▶ The task
In the entries below, count each line where "scientific" appears. Give the total and nothing more.

▶ Raw data
↓↓↓

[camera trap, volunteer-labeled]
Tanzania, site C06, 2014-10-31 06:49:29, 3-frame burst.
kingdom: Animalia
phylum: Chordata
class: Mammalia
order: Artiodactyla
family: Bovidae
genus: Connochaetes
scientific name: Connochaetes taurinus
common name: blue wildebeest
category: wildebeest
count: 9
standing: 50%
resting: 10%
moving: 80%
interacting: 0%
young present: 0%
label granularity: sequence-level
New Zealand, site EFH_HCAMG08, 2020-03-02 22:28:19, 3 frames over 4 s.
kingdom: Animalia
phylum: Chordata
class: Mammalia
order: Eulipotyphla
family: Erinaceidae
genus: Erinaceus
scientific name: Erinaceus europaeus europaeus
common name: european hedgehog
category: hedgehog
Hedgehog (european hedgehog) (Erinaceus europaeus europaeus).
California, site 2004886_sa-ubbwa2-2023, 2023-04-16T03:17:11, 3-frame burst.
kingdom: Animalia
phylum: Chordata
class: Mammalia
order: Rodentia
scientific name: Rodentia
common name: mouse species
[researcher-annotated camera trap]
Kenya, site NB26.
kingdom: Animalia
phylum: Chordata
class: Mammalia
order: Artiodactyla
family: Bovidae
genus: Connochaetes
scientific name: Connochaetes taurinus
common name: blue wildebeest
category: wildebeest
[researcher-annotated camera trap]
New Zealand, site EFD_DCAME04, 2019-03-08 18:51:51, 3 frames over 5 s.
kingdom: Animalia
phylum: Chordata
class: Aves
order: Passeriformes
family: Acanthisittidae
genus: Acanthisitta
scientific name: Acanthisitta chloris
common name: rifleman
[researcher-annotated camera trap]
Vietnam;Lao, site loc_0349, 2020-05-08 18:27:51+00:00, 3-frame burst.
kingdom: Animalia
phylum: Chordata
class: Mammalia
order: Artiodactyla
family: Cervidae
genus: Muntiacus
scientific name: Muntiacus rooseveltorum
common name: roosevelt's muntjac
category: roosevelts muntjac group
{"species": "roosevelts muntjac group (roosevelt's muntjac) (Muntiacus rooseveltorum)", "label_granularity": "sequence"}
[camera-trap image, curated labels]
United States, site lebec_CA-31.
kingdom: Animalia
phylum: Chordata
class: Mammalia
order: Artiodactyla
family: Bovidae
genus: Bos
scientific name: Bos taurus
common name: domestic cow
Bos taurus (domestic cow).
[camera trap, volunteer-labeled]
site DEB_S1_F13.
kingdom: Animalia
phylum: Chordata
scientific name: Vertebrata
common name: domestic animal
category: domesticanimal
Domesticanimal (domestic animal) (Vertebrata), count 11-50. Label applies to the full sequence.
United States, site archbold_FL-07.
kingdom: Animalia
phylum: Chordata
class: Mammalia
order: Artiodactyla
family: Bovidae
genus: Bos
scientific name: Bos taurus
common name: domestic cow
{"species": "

↑↑↑

▶ The answer
9